O interrogatório é a oportunidade que Maluf tem para dar sua versão sobre as acusações que lhe foram imputadas pelo doleiro Vivaldo Alves, o Birigüi. O doleiro fez 3 depoimentos à Polícia Federal e um ao Ministério Público de São Paulo. Acusou os Maluf de terem tentado convencê-lo a ficar calado perante a PF e os promotores.

Com base na denúncia de Birigüi e na interceptação telefônica, a PF e a Procuradoria da República pediram a prisão do ex-prefeito e do filho e outras medidas. A juíza acolheu todos os pedidos da acusação, após ler a transcrição dos diálogos entre Maluf e Flávio e Maluf e advogados.

Silvia Rocha também mandou apurar vazamento de informações acerca do inquérito da Polícia Federal que está sob sigilo.

FALSA COMUNICAÇÃO

A procuradoria requereu instauração de inquérito contra dois advogados por suposta falsa comunicação de crime. Em julho, os advogados entregaram petição à juíza acusando o doleiro Birigüi de tentar extorquir US$ 5 milhões dos Maluf. Em troca desse dinheiro, Birigüi teria se comprometido a não revelar os detalhes da conta Chanani, que ele confessou ter operado no Safra National Bank de Nova York.

Birigüi negou a tentativa de extorsão e decidiu colaborar com as investigações da PF e da procuradoria. Ele foi denunciado formalmente com os Maluf, no mesmo processo da 2.ª Vara Federal, mas o procurador Pedro Barbosa Pereira Neto pediu a concessão do benefício da delação premiada para o doleiro.

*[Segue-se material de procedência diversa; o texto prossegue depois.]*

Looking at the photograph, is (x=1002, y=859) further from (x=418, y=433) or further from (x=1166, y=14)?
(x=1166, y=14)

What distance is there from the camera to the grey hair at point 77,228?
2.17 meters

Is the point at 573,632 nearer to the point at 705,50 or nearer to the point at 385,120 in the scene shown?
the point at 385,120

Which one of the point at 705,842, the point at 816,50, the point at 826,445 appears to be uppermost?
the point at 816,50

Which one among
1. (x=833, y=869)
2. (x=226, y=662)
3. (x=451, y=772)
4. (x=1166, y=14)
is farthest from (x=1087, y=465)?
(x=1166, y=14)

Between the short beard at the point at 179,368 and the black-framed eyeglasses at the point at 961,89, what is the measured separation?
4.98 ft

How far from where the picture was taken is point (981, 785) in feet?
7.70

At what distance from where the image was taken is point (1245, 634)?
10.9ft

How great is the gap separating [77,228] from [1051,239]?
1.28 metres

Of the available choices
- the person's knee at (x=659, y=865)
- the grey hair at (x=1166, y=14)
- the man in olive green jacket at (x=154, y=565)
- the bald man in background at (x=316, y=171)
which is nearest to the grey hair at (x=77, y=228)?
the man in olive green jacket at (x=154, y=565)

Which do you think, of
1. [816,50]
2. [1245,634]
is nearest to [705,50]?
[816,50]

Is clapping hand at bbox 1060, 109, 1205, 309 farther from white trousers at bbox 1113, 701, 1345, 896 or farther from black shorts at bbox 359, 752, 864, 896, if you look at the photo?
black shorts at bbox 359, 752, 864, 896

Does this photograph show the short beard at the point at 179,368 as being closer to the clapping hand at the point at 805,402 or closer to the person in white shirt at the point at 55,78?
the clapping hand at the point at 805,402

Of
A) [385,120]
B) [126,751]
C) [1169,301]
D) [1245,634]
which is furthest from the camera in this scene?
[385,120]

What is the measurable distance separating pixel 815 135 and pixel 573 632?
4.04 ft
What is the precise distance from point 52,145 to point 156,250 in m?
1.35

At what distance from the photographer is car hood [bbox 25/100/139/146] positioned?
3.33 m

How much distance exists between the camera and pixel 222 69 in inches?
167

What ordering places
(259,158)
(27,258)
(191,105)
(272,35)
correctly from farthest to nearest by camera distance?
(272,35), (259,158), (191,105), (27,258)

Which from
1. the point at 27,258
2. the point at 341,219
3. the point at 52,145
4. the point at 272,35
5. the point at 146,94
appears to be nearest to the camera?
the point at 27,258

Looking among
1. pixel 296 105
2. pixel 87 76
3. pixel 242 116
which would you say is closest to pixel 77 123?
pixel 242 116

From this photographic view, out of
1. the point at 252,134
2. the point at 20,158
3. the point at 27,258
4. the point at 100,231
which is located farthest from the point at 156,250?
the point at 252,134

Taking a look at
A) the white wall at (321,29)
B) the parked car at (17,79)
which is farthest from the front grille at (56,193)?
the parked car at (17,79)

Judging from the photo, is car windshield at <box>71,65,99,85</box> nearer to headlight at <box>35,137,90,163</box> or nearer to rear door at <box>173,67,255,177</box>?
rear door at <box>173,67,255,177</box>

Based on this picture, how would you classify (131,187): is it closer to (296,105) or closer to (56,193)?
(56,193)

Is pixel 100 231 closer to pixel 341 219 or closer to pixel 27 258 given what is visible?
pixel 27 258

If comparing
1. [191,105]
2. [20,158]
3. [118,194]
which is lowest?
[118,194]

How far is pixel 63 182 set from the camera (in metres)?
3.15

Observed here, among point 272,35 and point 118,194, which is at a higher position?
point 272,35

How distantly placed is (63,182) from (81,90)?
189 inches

Os advogados do ex-prefeito e de Flávio vão apresentar hoje habeas-corpus perante o Tribunal Regional Federal (TRF) para tentar revogar o decreto de prisão da juíza Silvia Rocha. Eles alegam que os Maluf não praticaram crime. Maluf diz que caiu em uma "armadilha". Referindo-se ao doleiro, ele protestou: "O réu confesso está solto e eu na prisão."

No domingo e ontem, duas pessoas, uma de Fortaleza e outra de São Paulo, entraram com habeas-corpus em favor de Maluf - ambos os pedidos foram rejeitados liminarmente pelo Tribunal Regional Federal em São Paulo.